Especialista no assunto, o professor e pesquisador da Faculdade de Ciências e Letras da Unesp e pós-doutorado em Educação pela Universidade de Campinas, Dagoberto Fonseca, falou com o Compromisso Campinas pela Educação sobre a importância de se discutir os conteúdos curriculares que trabalham a história e a cultura afro-brasileira e indígena.

De acordo com o professor, os currículos devem se fundamentar em princípios que vão orientar para uma educação antirracista.  As diretrizes curriculares para a educação das Relações Étnico-Raciais e para o ensino de História e Cultura Afro-Brasileira, Africana e Indígena, sugerem procedimentos valiosos para que os educadores pratiquem um currículo que seja, de fato, a transmissão cultural de um patrimônio de conhecimentos, valores, símbolos, constituído ao longo de gerações.

Por outro lado, o professor afirma que a desigualdade social permanece e isso acaba sendo refletido na sala de aula. “Precisamos refletir sobre a influência do racismo nas relações sociais e o impacto que isso causa na sociedade. Ainda existe o preconceito, a piada e a discriminação.  Isso mantém uma situação de desigualdade que as políticas públicas não conseguem sanar”, falou.

Para o professor é urgente a adoção de políticas que visem eliminar a ideologia preconceituosa e racista da sociedade, sensibilizando os cidadãos e agentes públicos da necessidade de uma transformação cultural que potencialize as políticas públicas e eliminem a desigualdade que ainda afetam a negros. “Como vamos ensinar as relações étnico-raciais nas salas de aula se não existe respeito? Se a sociedade é racista, se os negros são associados à violência? Isso precisa mudar com urgência. Apesar de todos os esforços e ações desenvolvidas, o racismo no Brasil ainda persiste, e atinge a população negra”, afirmou.

De acordo com Dagoberto, a Lei 10.639, que entrou em vigor em 09 de janeiro de 2003, não está totalmente implantada e existem obstáculos para sua efetivação ligados à dificuldade da população em ter um olhar para a diversidade.

“O primeiro obstáculo é termos uma sociedade marcada fundamentalmente pelo racismo. Nós temos que considerar a dificuldade de uma Lei que chega muito tarde, em pleno século 21, quando deveria se dar no século 20. Outro agravante é que nossa sociedade é profundamente marcada por uma visão cristã, que enxerga no cristianismo a única possibilidade de dizer a verdade.

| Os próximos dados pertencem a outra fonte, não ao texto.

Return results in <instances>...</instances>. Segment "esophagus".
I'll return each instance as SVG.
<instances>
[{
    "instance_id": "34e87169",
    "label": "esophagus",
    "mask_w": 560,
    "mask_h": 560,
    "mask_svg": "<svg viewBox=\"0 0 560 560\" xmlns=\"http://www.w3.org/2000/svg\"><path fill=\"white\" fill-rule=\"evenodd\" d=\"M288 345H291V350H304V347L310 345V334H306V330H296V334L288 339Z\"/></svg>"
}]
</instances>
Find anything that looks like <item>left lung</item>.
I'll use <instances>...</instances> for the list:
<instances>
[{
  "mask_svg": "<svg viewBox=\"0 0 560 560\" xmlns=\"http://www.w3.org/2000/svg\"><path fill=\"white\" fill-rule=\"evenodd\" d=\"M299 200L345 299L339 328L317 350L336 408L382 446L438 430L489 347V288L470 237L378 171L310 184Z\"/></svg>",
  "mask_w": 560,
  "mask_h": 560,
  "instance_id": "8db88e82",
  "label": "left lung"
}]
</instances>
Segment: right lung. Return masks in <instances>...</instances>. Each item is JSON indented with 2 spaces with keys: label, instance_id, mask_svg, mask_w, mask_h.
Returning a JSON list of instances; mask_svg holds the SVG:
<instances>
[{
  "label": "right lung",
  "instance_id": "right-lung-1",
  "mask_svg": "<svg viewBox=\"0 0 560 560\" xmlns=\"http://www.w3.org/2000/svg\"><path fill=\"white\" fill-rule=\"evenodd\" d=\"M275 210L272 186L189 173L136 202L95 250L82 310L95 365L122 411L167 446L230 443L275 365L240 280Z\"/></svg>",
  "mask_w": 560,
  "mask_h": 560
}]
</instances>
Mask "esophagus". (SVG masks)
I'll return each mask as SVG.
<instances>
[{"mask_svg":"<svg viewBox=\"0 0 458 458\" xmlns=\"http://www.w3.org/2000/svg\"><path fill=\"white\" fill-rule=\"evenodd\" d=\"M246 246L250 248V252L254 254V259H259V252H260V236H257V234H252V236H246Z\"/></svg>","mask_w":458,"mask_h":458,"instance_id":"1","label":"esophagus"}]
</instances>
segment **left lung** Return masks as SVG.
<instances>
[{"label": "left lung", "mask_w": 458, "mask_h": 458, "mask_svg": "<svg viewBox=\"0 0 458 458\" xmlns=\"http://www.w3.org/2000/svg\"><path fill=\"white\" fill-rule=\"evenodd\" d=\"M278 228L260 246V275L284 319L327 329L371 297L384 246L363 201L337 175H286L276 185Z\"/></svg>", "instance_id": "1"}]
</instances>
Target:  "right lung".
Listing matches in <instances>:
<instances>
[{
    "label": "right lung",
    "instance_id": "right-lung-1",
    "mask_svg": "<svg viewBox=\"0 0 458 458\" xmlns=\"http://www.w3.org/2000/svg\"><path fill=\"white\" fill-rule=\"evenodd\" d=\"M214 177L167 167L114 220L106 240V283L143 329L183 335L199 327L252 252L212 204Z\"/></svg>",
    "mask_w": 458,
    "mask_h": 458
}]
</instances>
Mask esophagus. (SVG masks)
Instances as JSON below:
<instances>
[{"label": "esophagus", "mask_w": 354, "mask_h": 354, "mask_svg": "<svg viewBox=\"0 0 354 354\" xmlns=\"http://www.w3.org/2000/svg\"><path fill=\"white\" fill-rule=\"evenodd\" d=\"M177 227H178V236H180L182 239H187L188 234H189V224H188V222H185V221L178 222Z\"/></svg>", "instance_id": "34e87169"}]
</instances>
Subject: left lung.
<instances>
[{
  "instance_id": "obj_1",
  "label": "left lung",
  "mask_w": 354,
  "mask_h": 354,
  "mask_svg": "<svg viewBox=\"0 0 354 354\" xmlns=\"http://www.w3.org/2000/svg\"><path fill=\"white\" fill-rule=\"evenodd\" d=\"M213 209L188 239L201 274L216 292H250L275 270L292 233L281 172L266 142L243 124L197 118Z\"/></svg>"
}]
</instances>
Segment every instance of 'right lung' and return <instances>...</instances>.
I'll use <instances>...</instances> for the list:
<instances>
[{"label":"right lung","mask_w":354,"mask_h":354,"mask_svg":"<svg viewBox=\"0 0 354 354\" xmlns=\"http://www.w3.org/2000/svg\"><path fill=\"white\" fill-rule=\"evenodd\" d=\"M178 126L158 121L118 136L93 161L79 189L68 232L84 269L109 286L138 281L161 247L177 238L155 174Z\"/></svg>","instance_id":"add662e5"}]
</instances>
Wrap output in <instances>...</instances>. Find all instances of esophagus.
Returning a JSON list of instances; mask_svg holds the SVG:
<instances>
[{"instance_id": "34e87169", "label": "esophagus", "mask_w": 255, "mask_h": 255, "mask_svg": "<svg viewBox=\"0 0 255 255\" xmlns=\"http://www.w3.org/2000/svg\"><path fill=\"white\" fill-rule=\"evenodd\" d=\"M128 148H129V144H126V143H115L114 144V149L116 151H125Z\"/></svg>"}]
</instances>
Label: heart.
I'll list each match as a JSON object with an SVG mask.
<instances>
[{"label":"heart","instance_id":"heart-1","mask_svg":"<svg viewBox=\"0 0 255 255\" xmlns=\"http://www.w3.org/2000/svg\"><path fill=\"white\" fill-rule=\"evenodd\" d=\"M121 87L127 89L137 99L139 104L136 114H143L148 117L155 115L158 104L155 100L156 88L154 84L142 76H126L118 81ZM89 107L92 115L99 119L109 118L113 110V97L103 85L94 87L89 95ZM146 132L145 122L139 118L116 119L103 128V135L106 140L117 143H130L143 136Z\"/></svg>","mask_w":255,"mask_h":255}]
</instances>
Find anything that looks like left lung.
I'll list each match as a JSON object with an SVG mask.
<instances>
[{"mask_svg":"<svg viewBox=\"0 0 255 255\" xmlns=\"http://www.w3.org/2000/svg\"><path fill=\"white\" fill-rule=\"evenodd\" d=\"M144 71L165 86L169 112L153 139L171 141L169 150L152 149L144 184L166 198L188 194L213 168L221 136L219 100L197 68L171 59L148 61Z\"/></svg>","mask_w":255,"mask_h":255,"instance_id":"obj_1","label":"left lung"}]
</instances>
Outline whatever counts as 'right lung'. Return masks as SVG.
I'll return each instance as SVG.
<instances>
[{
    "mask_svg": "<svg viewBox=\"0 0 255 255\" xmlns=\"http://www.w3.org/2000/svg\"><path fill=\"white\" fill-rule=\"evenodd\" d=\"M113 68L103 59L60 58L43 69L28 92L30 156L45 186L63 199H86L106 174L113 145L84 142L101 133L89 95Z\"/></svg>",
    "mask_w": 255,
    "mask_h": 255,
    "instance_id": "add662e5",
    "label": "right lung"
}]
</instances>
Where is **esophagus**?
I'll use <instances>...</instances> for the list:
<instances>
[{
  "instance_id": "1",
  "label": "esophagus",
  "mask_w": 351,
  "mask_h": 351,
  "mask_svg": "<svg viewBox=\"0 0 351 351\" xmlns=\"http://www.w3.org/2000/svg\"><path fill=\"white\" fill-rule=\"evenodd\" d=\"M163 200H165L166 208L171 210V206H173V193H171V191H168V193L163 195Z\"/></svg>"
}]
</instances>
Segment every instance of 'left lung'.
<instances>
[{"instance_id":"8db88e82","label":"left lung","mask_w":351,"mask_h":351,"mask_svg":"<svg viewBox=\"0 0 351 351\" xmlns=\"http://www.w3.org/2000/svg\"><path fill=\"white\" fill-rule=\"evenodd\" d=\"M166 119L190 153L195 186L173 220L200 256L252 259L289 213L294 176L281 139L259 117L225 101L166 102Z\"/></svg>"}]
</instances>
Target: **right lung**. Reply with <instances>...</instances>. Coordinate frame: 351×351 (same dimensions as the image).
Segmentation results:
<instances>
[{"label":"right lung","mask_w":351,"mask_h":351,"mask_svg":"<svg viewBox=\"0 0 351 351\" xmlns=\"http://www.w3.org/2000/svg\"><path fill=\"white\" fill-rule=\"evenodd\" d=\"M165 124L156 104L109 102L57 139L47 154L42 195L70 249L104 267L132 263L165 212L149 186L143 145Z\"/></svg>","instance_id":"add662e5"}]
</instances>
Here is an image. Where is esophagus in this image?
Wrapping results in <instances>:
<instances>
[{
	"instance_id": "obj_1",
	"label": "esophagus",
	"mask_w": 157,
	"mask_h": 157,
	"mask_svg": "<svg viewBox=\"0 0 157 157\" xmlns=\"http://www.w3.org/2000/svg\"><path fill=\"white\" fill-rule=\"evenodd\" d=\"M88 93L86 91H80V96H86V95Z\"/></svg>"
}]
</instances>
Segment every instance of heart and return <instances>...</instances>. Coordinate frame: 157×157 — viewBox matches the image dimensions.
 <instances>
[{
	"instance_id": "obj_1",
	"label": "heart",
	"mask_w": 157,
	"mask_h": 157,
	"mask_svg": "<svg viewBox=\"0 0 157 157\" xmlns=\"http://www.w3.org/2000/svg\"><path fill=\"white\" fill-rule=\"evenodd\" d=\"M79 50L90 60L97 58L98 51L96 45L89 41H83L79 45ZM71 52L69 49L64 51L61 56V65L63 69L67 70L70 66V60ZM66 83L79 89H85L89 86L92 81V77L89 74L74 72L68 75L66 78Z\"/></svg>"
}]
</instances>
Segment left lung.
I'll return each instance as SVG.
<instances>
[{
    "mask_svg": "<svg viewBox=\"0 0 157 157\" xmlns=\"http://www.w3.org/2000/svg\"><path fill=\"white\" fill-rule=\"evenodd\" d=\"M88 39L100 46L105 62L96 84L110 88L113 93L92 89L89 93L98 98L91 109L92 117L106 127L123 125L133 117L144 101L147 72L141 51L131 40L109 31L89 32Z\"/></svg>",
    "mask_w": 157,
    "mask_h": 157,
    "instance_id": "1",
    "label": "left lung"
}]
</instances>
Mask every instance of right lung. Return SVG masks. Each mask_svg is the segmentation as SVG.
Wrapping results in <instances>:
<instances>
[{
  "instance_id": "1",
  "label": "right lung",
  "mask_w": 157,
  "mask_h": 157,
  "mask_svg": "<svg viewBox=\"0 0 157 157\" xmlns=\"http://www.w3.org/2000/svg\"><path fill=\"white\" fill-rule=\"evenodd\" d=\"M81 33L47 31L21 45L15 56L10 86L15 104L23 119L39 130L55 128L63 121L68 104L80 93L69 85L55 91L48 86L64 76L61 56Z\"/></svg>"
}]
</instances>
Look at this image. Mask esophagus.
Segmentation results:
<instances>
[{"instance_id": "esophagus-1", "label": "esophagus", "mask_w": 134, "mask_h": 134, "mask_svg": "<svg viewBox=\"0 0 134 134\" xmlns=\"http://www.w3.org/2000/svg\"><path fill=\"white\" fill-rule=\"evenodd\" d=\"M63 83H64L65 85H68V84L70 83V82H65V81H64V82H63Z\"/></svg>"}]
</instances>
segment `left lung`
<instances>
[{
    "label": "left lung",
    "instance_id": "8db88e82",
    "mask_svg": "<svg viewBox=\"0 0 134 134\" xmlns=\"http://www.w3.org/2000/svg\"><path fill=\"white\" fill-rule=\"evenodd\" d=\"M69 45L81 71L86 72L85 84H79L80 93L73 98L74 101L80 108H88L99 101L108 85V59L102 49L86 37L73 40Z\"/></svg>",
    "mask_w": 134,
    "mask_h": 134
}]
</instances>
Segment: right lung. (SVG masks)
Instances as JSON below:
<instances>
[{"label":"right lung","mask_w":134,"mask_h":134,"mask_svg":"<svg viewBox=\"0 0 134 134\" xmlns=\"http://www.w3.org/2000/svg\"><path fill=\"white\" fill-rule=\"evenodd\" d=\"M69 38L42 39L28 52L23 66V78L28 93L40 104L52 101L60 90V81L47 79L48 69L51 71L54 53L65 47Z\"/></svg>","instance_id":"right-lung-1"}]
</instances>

E tudo isso gera uma dificuldade em trabalhar o conteúdo sobre a população afro-brasileira e africana em sala de aula. É preciso refletir sobre o desafio da Lei que é justamente a dificuldade da gente olhar a diversidade e enxergar as diferenças, e não fazer disso a desigualdade e estabelecer um vínculo com a marginalidade”, frisou Dagoberto.

Formação de professores

O professor também falou sobre a falta de formação de professores nesta área de conhecimento. “Poucas pessoas dominam esse conteúdo. É necessário ter formação para professores para que haja um corpo maior de docentes capacitados”, avaliou.

Sobre os tipos de abordagens das questões sobre africanidade em sala de aula, Dagoberto ressaltou dois tipos de trabalho pedagógico possíveis. Segundo ele, há a possibilidade de abordar o assunto de maneira disciplinar. Esta ideia está presente principalmente nas universidades federais, que fizeram contratações de professores fundamentalmente na área de ciências sociais e história, para ministrar essa disciplina. Nas universidades estaduais paulistas, por exemplo, na USP, UNESP e Unicamp, o que se tem feito é um trabalho que tem caráter mais transdisciplinar e que faz com que o conteúdo possa ser trabalhado em diversas disciplinas.

Metas

Desde 2015, quando o Plano Municipal de Educação foi aprovado, a Fundação FEAC vem colocando o assunto em evidência e para isso, criou uma série de matérias que abordou todas as 22 metas do PME. Foram feitas entrevistas com especialistas sobre o panorama atual, desafios e possíveis caminhos para o cumprimento de cada uma das metas estabelecidas no documento.